Recent attacks on major Middle Eastern aluminium producers, including Emirates Global Aluminium and Aluminium Bahrain, have introduced significant uncertainty into the global aluminium market. The Middle East is a key production hub, accounting for roughly 8–10% of global primary aluminium output, making any disruption highly sensitive to pricing and supply stability.
Aluminium Price Movement
Short-Term Reaction:
Immediately following the attacks, aluminium prices on the London Metal Exchange (LME) showed a sharp upward movement:
Prices surged by approximately 5–7% within days, approaching multi-year highs
Market volatility increased due to geopolitical risk premiums
Traders reacted quickly to potential supply shortages rather than confirmed output losses
In addition to LME price movement, physical premiums-especially in Asia and Europe-rose significantly, reflecting tighter spot availability and increased logistics risks.
Key Drivers Behind the Price Increase
1. Supply Risk Perception
Even partial disruptions at major smelters can remove substantial tonnage from the market.

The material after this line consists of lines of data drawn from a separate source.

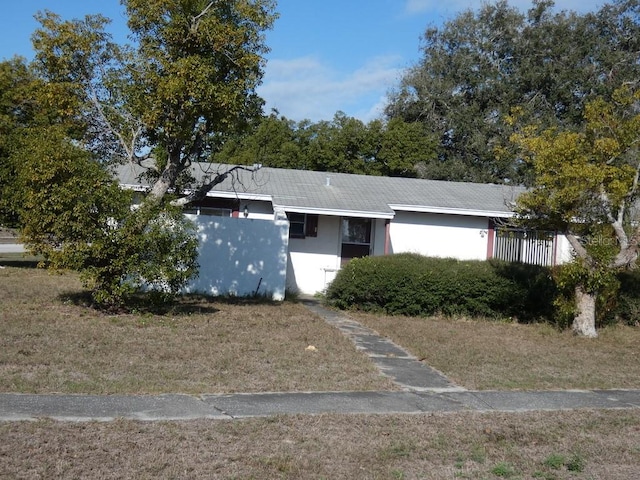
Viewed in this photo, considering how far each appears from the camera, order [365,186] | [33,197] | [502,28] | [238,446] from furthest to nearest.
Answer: [502,28], [365,186], [33,197], [238,446]

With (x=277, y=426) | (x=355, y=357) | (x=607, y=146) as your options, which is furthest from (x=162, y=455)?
(x=607, y=146)

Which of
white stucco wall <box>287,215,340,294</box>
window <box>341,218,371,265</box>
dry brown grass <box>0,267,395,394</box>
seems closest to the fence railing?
window <box>341,218,371,265</box>

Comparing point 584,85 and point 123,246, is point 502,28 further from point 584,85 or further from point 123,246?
point 123,246

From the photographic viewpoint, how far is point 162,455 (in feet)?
19.3

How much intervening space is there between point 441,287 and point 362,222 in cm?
515

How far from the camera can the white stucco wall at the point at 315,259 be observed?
19.7 m

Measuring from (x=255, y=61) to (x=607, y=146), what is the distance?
6728mm

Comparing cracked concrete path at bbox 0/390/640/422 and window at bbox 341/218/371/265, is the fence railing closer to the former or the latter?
window at bbox 341/218/371/265

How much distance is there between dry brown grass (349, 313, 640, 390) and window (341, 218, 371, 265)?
4697 mm

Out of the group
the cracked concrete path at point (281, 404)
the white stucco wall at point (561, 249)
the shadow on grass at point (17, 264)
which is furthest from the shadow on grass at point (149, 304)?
the white stucco wall at point (561, 249)

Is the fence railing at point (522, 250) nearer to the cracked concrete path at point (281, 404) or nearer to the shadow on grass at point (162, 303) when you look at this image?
the shadow on grass at point (162, 303)

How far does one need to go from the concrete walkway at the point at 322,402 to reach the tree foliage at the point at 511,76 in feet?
84.1

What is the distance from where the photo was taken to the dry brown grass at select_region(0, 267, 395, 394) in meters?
8.44

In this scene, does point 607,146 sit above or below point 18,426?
above
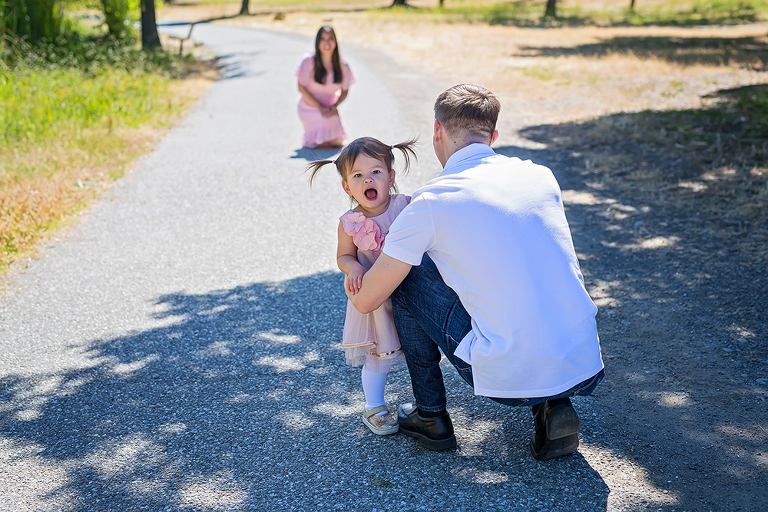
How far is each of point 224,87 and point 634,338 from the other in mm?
12133

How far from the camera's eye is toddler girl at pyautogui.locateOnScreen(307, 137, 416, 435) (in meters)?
2.98

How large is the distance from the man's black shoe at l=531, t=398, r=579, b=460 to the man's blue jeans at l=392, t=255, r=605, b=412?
3.2 inches

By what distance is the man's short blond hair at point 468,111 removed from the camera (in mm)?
2699

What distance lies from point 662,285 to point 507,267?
269 cm

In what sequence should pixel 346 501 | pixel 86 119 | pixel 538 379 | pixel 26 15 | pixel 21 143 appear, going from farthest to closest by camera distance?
pixel 26 15 < pixel 86 119 < pixel 21 143 < pixel 346 501 < pixel 538 379

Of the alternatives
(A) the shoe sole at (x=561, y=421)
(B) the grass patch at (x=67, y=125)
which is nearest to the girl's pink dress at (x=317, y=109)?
(B) the grass patch at (x=67, y=125)

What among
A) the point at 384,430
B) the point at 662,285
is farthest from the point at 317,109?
the point at 384,430

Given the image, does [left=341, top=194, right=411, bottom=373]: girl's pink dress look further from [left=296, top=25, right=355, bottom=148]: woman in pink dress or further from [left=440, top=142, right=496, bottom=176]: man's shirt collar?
[left=296, top=25, right=355, bottom=148]: woman in pink dress

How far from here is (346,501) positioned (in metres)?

Middle Eastern producers are critical exporters, particularly to Asia and Europe.
2. Logistics and Shipping Constraints
The region's exports depend heavily on strategic routes such as the Strait of Hormuz. Any instability raises freight costs, insurance premiums, and delivery uncertainty.
3. Pre-existing Market Tightness
Before the incident, the aluminium market was already experiencing:
Controlled capacity in China
Rising energy costs globally
Gradual demand recovery in construction and transportation
This meant the market had limited buffer capacity to absorb shocks.
Impact on the Aluminium Industry
1. Upstream (Primary Aluminium Producers)
Non-affected producers benefit from price upside and improved margins
Smelters outside the Middle East (China, India, Southeast Asia) may increase utilization rates
Energy-intensive producers remain cautious due to high power costs
2. Midstream (Rolling Mills & Coil Producers)
For aluminium coil manufacturers and coated coil suppliers:
Raw material costs increase directly, impacting margins
Price volatility complicates procurement strategies and contract pricing
Buyers may shift to short-term contracts to manage risk
However, companies with:
Stable inventory
Long-term supply agreements
Value-added coating capabilities
are better positioned to maintain profitability.
3. Downstream (Construction, HVAC, Transportation)
Project costs increase due to higher aluminium input prices
Some substitution pressure may emerge (steel, plastics), especially in cost-sensitive markets
Demand remains relatively resilient in infrastructure and energy-related sectors
4. Trade Flow Adjustments
Increased reliance on Asian supply (China, India, Indonesia)
Potential redirection of shipments from unaffected regions
Longer lead times and higher freight costs
Short-Term vs Mid-Term Outlook
Short-Term (0–3 Months)
Strong upward price momentum
High volatility driven by geopolitical developments
Elevated premiums in physical markets
Mid-Term (3–12 Months)
Two scenarios may unfold:
Scenario 1: Continued Disruption
Sustained high aluminium prices
Tight global supply
Increased competition for available material
Scenario 2: Stabilization
Partial price correction
However, prices likely remain above pre-crisis levels due to structural supply constraints
The attacks on key Middle Eastern aluminium producers have reinforced the sensitivity of the global aluminium market to geopolitical risks. While the immediate impact is a price surge and increased volatility, the broader implication is a renewed focus on supply security and risk management across the value chain.
For aluminium coil manufacturers and downstream users, the current environment emphasizes the importance of strategic sourcing, pricing discipline, and value-added product positioning.